I agree that the kernel should only check values that it really uses,
though. The other checks could be optional (CONFIG_WHATEVER) and/or
only lead to debugging messages if they fail.
--
Ciao,
Pascal
Hi!
> On Tue, Jan 13, 2004 at 02:55:07AM +0100, Jesper Juhl wrote:
> > Here's the second version of my patch to add better sanity checks for
> > binfmt_elf
>
> I assume this breaks Brian Raiter's tiny ELF executables[1]. Even
> though these binaries are evil hacks that don't comply to standards
> and serve no serious purpose, I'm not sure what the purpose of the
> sanity checks is. Are there any risks associated with running
> non-compliant ELF executables? (Now that I mention it, the
You get vy ugly behaviour. If you compile executable with huge static
data, it will compile okay, link okay, *launch okay* and die on
segfault. That's wrong, it should have died on -ENOMEM during exec.
Pavel
--
When do you have a heart between your knees?
[Johanka's followup: and *two* hearts?]
On Friday 16 January 2004 10:08, Pavel Machek wrote:
> Hi!
>
> > On Tue, Jan 13, 2004 at 02:55:07AM +0100, Jesper Juhl wrote:
> > > Here's the second version of my patch to add better sanity checks for
> > > binfmt_elf
> >
> > I assume this breaks Brian Raiter's tiny ELF executables[1]. Even
> > though these binaries are evil hacks that don't comply to standards
> > and serve no serious purpose, I'm not sure what the purpose of the
> > sanity checks is. Are there any risks associated with running
> > non-compliant ELF executables? (Now that I mention it, the
>
> You get vy ugly behaviour. If you compile executable with huge static
> data, it will compile okay, link okay, *launch okay* and die on
> segfault. That's wrong, it should have died on -ENOMEM during exec.
> Pave
Wouldn't that depend on the overcommit options?

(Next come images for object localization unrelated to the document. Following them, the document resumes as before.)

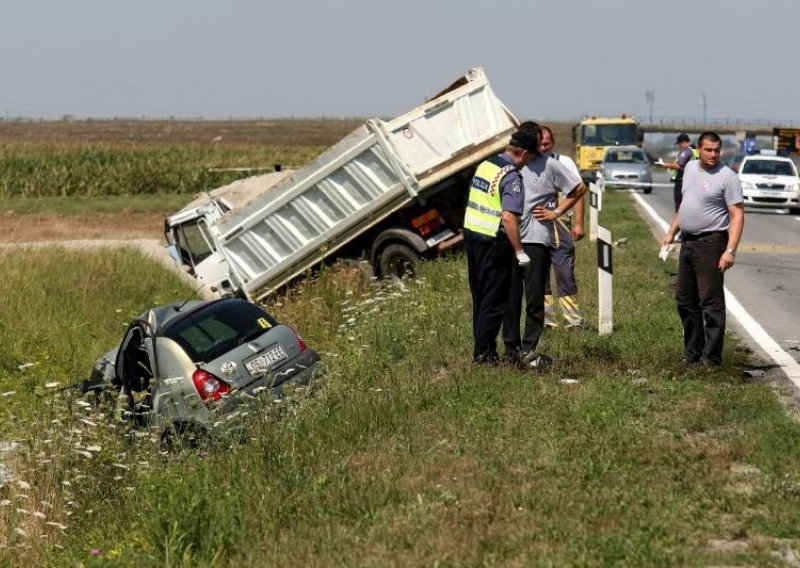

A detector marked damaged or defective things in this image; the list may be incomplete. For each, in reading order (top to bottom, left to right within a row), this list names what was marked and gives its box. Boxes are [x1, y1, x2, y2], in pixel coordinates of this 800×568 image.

crashed car [86, 298, 322, 440]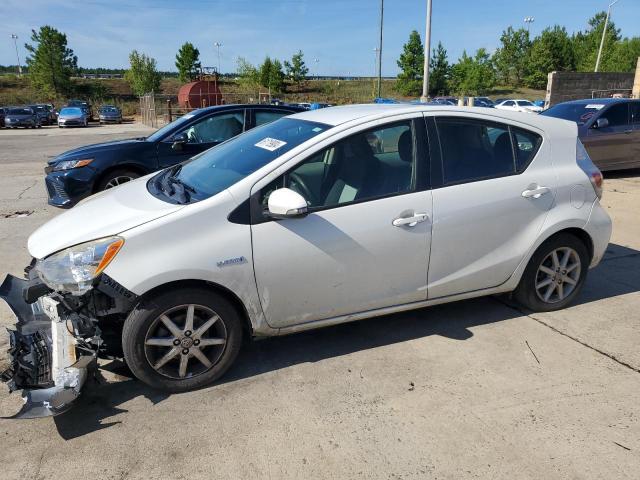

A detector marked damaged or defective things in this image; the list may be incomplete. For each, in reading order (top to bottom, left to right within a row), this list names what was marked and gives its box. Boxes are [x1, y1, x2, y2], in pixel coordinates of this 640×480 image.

broken headlight assembly [35, 238, 124, 294]
damaged white toyota prius [0, 104, 612, 416]
crumpled front bumper [0, 276, 97, 418]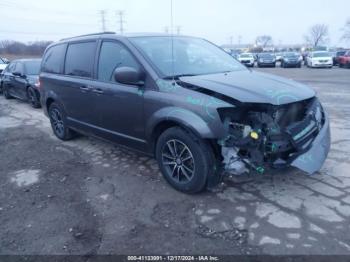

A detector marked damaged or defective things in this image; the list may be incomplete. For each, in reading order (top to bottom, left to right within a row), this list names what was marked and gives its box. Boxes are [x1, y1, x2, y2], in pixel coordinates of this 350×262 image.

damaged front bumper [219, 97, 330, 176]
crushed front fender [290, 111, 330, 174]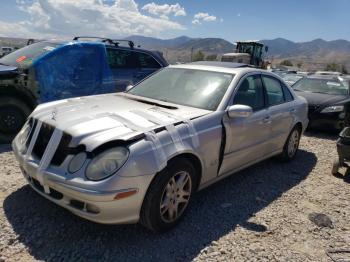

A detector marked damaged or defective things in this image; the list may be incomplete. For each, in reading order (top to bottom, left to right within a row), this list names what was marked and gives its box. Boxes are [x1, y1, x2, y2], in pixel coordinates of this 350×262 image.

crumpled hood [30, 93, 211, 149]
damaged silver sedan [11, 62, 306, 231]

With permitted overcommit -
compile/link ok
launch - segfault/-ENOMEM if heap/stack + static data UPDATES exceed
system capacity
Without overcommit:
-ENOMEM if the heap/stack can't be initialized; as in even the
first page of the heap/stack fails - and before actual
launch completes, as the situation you describe.
If static data is just referenced, it should page in, and get dropped.
Hi!
> > > On Tue, Jan 13, 2004 at 02:55:07AM +0100, Jesper Juhl wrote:
> > > > Here's the second version of my patch to add better sanity checks for
> > > > binfmt_elf
> > >
> > > I assume this breaks Brian Raiter's tiny ELF executables[1]. Even
> > > though these binaries are evil hacks that don't comply to standards
> > > and serve no serious purpose, I'm not sure what the purpose of the
> > > sanity checks is. Are there any risks associated with running
> > > non-compliant ELF executables? (Now that I mention it, the
> >
> > You get vy ugly behaviour. If you compile executable with huge static
> > data, it will compile okay, link okay, *launch okay* and die on
> > segfault. That's wrong, it should have died on -ENOMEM during exec.
>
> Wouldn't that depend on the overcommit options?
I believe in this case data were so big they did not even fit in
address space...
Pavel
--
When do you have a heart between your knees?
[Johanka's followup: and *two* hearts?]